* [Цель задания]: Замените «памятник» на «монумент» в той части очерка, что открывается словами «Таким образом, в» и завершается словами «но и отображение).», и приведите эту часть целиком.

* [Отрывок очерка]:
===============

Ретро
С
начала прогулки уже в третий раз прозвучало это имя. В детстве мне не
раз довелось видеть замечательного скульптора: мой двоюродный брат был
женат на его дочери и мэтр изредка наносил визиты новой родне.
Как
сейчас вижу перед собой маленького, тщедушного старика с худым,
пожалуй, даже изможденным лицом, пергаментно морщинистой кожей и
бородкой буланже; в костюме-тройке коричневого цвета, со свисающей из
жилета серебряной цепочкой; запомнился окружавший его как аура густой и
мягкий запах отличного одеколона с экзотическим оттенком то ли ванили,
то ли сандала…
В один из визитов родня заставила меня спеть для
гостя, у меня был звонкий мальчишеский дискант. Я «выдал» свою коронную
«Санта Лючию», да еще по-итальянски: дескать, и мы не ногой сморкаемся.
Уже и не помню, где подхватил мнимоитальянские слова: «Сульмаре лючика,
лястро де аргенто…» — и дальше в том же роде. Старик слушал
доброжелательно и серьезно, без тени улыбки. Когда мальчишеский дискант
взмывал вверх, его брови тоже приподымались, бороздя лоб глубокими
складками. Но вот я кончил. Не вставая со стула, он взял меня за плечи,
удивительно бережно и твердо — у старика были сильные руки скульптора.
«Ты не совсем правильно произносишь итальянские слова, — сказал он. —
Слушай внимательно!..» И запел сам — шатким дребезжащим тенорком,
тщательно артикулируя.
Таким образом, в
тот, теперь уже давний, день я, можно сказать, сподобился прикосновения
Родена. Прошлое не так далеко, как кажется, нас связывают с ним золотые
нити.
Рядом
с бывшим Институтом марксизма-ленинизма (нынче тут располагается
Конституционный суд) установлен памятник Мерабу Мамардашвили — это
взволнованная и, я бы сказал, задушевная работа Э. Неизвестного,
посвященная памяти друга. Преждевременная смерть мыслителя стала
серьезной потерей для Грузии: при политическом темпераменте, вдруг
пробудившемся в философе, его интеллектуальный потенциал мог послужить
стране в трудную годину. В этом очерке уместно вспомнить, что он думал о
своей родине (право же, проспект, по которому мы идем, не только ее
порождение, но и отображение).
«У меня всегда было ощущение одного
таланта, свойственного пространству, в котором я родился. Я бы назвал
это талантом жизни или талантом незаконной радости. Я ощущал его в
людях, меня окружавших, в воздухе, и в себе это ощущал, правда, упрекая
себя в некоторой тяжеловесности по сравнению со своими земляками.
Радость же наша была именно легкой и воистину незаконной: вот нет,
казалось бы, никаких причин, чтобы радоваться, а мы устраиваем радостный
пир из ничего. И вот эта незаконная радость вопреки всему есть нота
того пространства, в котором я родился». Где-то здесь, в центре
праздничного пространства, обретался винный погреб, в котором с
Маяковским случился забавный эпизод. Его рассказал мне однокашник и
соратник Командора по ЛЕФу Виссарион Жгенти.

===============

* [Предоставленные данные]:
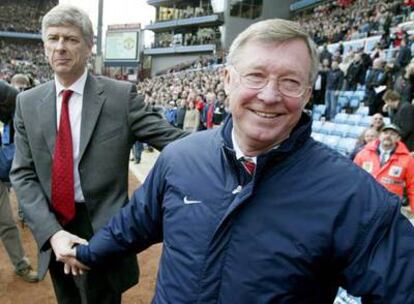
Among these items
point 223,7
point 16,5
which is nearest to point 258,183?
point 223,7

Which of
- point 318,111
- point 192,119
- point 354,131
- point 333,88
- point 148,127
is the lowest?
point 192,119

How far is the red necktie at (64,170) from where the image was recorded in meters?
2.11

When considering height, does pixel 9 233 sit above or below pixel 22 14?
below

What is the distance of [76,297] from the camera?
7.91 ft

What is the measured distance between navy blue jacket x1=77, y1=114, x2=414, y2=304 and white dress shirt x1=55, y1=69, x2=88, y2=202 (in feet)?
2.51

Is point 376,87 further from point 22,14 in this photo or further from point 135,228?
point 22,14

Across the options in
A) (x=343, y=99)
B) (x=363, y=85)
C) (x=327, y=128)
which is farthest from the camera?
(x=343, y=99)

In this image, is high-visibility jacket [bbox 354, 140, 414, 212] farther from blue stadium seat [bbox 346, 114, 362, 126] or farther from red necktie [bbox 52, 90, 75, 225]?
blue stadium seat [bbox 346, 114, 362, 126]

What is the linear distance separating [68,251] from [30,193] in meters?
0.43

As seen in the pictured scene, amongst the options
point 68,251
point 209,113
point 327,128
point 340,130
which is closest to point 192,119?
point 209,113

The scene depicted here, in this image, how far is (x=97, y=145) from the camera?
212 cm

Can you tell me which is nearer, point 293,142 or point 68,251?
point 293,142

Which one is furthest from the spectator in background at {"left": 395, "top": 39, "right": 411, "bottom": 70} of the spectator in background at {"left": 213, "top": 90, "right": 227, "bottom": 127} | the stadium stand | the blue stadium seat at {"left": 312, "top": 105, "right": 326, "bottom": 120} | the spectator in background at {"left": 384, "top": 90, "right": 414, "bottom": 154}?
the stadium stand

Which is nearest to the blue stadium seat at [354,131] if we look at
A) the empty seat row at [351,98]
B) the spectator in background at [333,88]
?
the empty seat row at [351,98]
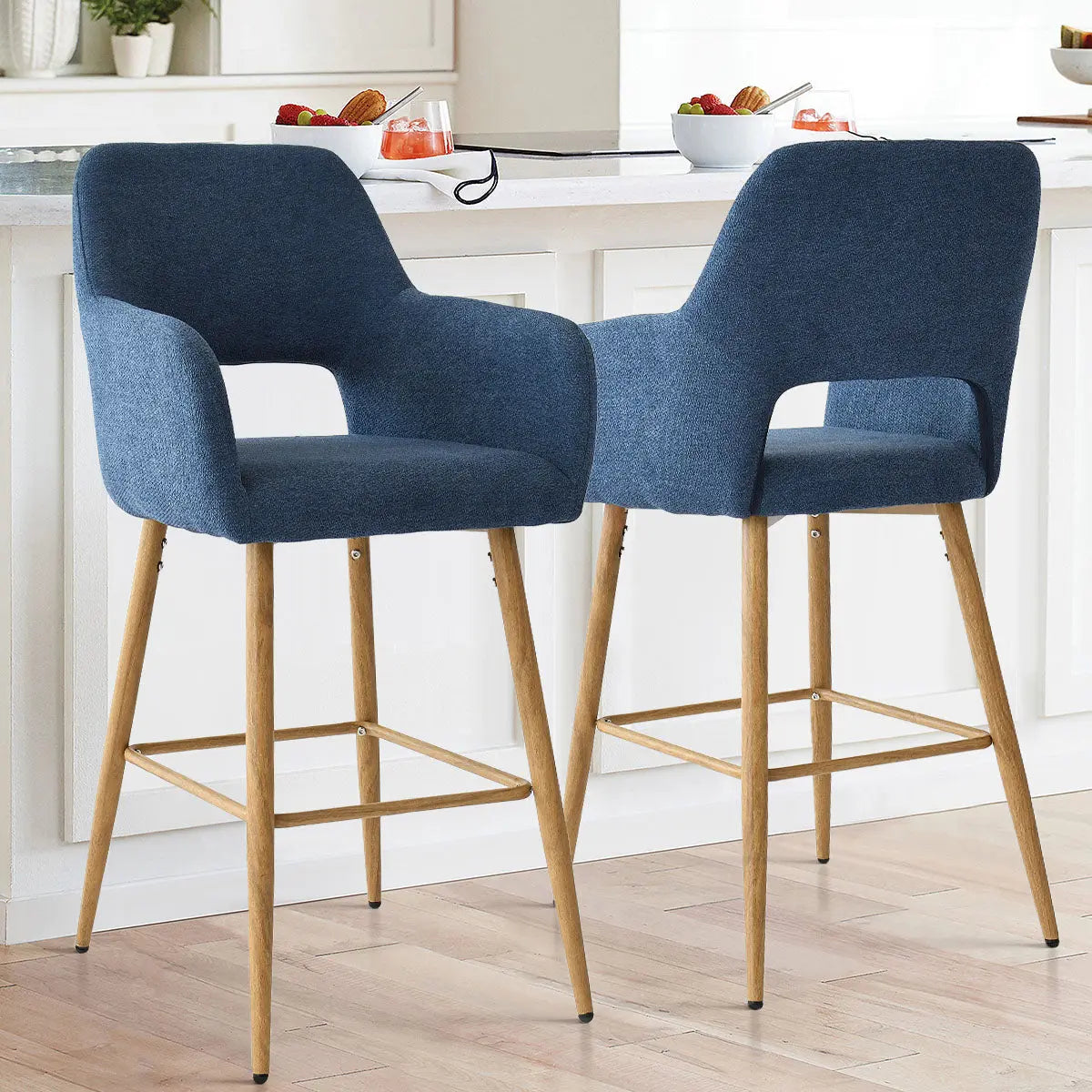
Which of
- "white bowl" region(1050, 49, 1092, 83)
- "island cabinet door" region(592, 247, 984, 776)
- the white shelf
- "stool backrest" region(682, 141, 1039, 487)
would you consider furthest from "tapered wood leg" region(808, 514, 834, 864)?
the white shelf

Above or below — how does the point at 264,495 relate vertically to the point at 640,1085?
above

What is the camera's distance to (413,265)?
111 inches

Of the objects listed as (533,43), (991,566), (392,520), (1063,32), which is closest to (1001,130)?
(1063,32)

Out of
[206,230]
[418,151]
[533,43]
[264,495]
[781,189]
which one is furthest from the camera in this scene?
[533,43]

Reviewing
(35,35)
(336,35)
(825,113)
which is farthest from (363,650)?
(336,35)

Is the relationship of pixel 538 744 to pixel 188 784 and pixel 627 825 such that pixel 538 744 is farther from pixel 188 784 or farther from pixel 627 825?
pixel 627 825

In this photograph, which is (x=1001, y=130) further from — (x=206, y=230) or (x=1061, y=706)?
(x=206, y=230)

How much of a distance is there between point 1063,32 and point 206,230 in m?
1.81

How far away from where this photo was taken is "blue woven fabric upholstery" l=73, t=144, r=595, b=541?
7.21 ft

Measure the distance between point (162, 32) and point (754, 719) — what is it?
12.5ft

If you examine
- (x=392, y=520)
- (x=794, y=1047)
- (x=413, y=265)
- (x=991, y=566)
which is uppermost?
(x=413, y=265)

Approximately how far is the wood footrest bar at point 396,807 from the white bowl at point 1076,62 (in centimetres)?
185

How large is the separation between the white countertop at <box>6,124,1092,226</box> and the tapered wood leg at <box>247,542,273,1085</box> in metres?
0.54

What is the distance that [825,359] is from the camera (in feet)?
7.91
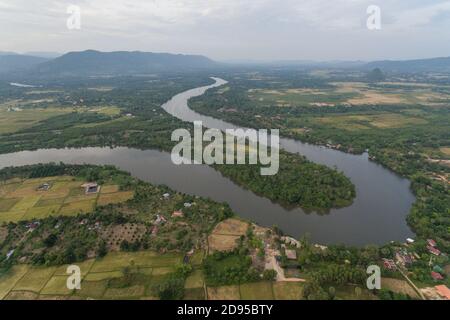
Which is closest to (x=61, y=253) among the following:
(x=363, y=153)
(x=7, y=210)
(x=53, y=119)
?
(x=7, y=210)

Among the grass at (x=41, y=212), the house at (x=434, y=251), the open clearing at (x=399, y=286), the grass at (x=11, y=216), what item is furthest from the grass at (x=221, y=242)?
the grass at (x=11, y=216)

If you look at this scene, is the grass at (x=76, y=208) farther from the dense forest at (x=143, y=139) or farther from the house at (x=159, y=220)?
the dense forest at (x=143, y=139)

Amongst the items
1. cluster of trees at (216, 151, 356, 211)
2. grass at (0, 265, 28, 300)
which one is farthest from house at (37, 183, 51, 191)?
cluster of trees at (216, 151, 356, 211)

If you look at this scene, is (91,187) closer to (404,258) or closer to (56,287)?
(56,287)

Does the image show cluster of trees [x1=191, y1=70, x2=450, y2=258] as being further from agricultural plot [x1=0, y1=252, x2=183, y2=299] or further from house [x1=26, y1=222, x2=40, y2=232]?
house [x1=26, y1=222, x2=40, y2=232]

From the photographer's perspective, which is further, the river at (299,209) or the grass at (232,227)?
the river at (299,209)

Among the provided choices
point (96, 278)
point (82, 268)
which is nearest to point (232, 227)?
point (96, 278)
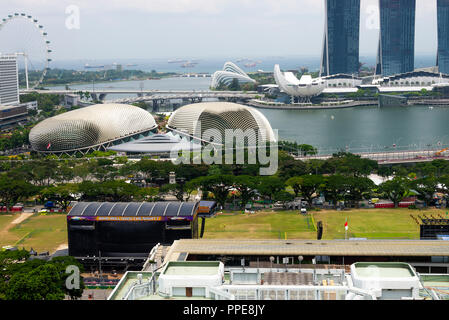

===============

* [Результат]:
Таким образом, в
тот, теперь уже давний, день я, можно сказать, сподобился прикосновения
Родена. Прошлое не так далеко, как кажется, нас связывают с ним золотые
нити.
Рядом
с бывшим Институтом марксизма-ленинизма (нынче тут располагается
Конституционный суд) установлен монумент Мерабу Мамардашвили — это
взволнованная и, я бы сказал, задушевная работа Э. Неизвестного,
посвященная памяти друга. Преждевременная смерть мыслителя стала
серьезной потерей для Грузии: при политическом темпераменте, вдруг
пробудившемся в философе, его интеллектуальный потенциал мог послужить
стране в трудную годину. В этом очерке уместно вспомнить, что он думал о
своей родине (право же, проспект, по которому мы идем, не только ее
порождение, но и отображение).